● **SELECTED EXTRACT**:
# # #

The Shoulder
The Shoulder
66
Car accidentscareful-tern-334

Rear-ended two days ago and my neck/shoulders are WAY worse today — is that normal?

So I got hit from behind on Wednesday while I was stopped at a red light. The guy who hit me admitted it was his fault on the spot, told the responding officer the same thing, and his insurance has already been in contact with me. All of that part has been pretty straightforward.

Here's the thing though — right after the crash I felt okay. Little shaken up, mild headache, nothing I couldn't push through. I figured I got lucky. But I woke up yesterday and my neck was stiff, and this morning it's even worse. Now I've got this dull throbbing that goes from the base of my skull down into both shoulders and I can barely turn my head to the left. It genuinely feels like someone replaced my spine with a metal rod overnight.

# # #

● **INPUT DATA**:
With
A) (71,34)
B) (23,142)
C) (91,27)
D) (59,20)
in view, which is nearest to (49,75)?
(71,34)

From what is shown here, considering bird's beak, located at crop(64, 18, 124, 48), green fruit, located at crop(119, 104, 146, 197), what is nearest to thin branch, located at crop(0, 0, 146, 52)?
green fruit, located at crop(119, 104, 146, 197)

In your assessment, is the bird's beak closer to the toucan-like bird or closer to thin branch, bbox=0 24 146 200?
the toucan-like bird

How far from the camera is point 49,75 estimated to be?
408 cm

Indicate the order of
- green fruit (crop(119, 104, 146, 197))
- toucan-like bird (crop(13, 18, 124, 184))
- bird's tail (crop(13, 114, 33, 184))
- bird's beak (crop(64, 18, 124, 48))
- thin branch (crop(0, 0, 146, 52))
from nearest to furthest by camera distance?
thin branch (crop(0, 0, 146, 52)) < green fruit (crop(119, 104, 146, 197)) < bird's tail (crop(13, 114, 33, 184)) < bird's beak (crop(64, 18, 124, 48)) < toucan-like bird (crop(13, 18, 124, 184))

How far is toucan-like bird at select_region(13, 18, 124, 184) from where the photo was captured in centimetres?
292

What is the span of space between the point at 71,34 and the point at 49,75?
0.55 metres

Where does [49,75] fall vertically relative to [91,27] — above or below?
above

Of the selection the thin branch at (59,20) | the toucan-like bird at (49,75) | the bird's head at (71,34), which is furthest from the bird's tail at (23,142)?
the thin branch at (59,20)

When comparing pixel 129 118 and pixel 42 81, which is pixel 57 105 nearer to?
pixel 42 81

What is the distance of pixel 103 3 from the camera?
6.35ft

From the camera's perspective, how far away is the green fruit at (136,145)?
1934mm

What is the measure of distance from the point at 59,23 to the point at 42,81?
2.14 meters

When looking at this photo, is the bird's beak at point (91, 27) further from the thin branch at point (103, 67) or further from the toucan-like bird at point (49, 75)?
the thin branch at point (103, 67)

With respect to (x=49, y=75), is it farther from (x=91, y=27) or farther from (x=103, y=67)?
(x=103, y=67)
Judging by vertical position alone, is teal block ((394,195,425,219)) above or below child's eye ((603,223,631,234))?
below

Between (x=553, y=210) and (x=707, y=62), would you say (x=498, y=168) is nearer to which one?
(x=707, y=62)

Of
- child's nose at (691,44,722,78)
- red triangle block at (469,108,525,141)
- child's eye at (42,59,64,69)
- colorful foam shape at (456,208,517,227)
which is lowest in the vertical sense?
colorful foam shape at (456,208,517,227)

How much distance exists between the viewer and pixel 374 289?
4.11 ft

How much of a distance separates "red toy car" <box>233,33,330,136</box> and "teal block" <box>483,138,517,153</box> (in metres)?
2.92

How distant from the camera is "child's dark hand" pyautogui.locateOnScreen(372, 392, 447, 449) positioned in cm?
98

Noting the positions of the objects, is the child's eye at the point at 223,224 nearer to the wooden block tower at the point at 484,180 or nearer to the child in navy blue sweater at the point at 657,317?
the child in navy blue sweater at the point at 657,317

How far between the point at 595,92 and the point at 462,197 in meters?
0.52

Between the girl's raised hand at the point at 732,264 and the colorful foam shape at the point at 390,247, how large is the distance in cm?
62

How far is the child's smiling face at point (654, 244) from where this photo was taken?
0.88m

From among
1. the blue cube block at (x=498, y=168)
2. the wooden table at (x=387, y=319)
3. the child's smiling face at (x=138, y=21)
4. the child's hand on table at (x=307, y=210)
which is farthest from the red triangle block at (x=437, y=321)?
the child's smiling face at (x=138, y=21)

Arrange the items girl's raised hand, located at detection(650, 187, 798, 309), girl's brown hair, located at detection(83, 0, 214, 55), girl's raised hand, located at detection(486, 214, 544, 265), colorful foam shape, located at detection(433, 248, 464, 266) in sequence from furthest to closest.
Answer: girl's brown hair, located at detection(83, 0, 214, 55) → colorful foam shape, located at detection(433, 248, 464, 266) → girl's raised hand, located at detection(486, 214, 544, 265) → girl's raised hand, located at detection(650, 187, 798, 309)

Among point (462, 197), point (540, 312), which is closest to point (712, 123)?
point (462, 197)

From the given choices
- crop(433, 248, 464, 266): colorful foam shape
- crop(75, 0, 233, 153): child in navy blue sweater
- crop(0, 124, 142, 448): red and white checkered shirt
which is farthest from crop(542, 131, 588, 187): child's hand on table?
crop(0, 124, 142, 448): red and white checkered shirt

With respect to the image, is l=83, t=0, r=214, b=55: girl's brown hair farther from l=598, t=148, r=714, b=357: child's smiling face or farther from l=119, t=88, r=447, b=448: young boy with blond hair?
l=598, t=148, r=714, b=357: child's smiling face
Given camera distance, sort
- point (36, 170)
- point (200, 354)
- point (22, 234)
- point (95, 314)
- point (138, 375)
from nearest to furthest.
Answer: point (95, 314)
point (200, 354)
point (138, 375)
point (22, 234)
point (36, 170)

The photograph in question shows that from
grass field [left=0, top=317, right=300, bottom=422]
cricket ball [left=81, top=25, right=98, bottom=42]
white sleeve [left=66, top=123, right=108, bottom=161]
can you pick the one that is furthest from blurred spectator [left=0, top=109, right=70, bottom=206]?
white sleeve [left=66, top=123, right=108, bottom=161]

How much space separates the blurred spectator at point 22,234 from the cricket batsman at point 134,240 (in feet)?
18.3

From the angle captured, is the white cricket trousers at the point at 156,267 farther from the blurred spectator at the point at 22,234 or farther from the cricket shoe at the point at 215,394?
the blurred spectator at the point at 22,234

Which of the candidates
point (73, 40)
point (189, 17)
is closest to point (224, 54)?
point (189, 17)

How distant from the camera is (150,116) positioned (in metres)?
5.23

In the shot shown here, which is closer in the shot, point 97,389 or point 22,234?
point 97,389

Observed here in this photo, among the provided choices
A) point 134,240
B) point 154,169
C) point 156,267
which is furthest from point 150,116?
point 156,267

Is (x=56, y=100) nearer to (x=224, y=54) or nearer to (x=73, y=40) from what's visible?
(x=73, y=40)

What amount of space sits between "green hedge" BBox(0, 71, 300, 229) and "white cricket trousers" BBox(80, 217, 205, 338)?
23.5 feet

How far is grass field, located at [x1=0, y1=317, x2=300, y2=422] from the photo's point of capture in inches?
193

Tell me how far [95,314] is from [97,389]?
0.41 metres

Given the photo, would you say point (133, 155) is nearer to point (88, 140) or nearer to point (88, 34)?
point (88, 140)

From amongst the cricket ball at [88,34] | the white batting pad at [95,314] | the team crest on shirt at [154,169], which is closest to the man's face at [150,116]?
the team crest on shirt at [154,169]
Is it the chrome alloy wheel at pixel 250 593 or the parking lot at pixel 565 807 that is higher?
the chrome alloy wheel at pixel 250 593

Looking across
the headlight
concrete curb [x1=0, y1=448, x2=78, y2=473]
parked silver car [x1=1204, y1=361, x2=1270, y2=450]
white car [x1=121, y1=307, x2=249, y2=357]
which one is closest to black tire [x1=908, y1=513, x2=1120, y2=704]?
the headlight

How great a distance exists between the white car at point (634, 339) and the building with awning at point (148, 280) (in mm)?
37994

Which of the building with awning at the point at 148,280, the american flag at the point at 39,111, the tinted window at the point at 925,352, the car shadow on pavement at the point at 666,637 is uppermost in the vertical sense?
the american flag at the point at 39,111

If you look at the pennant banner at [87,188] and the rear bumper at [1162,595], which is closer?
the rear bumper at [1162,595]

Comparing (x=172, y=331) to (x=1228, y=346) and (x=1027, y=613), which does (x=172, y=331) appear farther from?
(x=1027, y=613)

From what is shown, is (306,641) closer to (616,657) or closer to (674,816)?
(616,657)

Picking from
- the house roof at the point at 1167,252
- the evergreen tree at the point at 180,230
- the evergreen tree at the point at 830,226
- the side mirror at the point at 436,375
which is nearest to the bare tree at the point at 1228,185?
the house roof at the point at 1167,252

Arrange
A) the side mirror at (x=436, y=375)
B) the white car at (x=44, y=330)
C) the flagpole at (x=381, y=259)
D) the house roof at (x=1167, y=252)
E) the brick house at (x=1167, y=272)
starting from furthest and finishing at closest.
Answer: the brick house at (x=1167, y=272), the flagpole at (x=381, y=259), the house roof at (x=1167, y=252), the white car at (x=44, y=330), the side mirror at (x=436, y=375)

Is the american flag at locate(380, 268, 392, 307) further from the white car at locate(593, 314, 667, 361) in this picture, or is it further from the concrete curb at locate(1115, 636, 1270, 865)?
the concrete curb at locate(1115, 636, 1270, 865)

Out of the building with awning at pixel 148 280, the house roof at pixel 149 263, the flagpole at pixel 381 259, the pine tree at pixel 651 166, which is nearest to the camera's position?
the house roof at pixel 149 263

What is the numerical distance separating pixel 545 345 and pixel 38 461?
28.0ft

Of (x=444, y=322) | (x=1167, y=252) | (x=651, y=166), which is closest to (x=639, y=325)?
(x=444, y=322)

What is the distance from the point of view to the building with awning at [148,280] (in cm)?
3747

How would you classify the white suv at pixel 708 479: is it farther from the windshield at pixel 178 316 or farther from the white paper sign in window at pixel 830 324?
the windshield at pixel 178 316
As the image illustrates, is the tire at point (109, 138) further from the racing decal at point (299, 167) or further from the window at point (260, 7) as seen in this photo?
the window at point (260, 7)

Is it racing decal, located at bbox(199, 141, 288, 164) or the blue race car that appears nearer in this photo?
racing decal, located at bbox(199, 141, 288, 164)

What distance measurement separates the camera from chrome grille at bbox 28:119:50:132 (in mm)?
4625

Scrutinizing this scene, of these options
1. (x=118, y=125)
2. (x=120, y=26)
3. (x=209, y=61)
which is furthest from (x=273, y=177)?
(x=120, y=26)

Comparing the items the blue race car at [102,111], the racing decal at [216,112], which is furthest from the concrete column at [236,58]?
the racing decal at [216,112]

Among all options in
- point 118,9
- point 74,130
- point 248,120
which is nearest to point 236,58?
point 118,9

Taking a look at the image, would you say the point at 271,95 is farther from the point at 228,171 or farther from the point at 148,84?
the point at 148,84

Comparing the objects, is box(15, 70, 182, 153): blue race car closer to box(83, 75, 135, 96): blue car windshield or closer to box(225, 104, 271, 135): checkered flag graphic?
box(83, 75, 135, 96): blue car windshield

# # #

● **TASKS**:
A. From the post about neck pain after being rear-ended, quote the passage that begins at the words "Rear-ended two days" and ends after "metal rod overnight.".
B. Continue the post about worsening neck and shoulder pain after a rear-end collision, starting right after its last sentence.

● **ANSWERS TO EACH TASK**:
A.
Rear-ended two days ago and my neck/shoulders are WAY worse today — is that normal?

So I got hit from behind on Wednesday while I was stopped at a red light. The guy who hit me admitted it was his fault on the spot, told the responding officer the same thing, and his insurance has already been in contact with me. All of that part has been pretty straightforward.

Here's the thing though — right after the crash I felt okay. Little shaken up, mild headache, nothing I couldn't push through. I figured I got lucky. But I woke up yesterday and my neck was stiff, and this morning it's even worse. Now I've got this dull throbbing that goes from the base of my skull down into both shoulders and I can barely turn my head to the left. It genuinely feels like someone replaced my spine with a metal rod overnight.

B.
Is it normal for symptoms to get worse on day two and three rather than right away? I feel like I should've been getting better by now, not worse.

Also — the other driver's insurance already called me and floated a quick settlement. It was low enough that it wouldn't even cover a few urgent care visits, let alone anything more serious. Something about that feels really off to me. Like why are they moving so fast?

I have a regular doctor but the earliest I can get in is next week. Should I just go to urgent care today to get checked out and document everything, or wait it out over the weekend? I don't want to overreact but I also don't want to make things worse by ignoring it.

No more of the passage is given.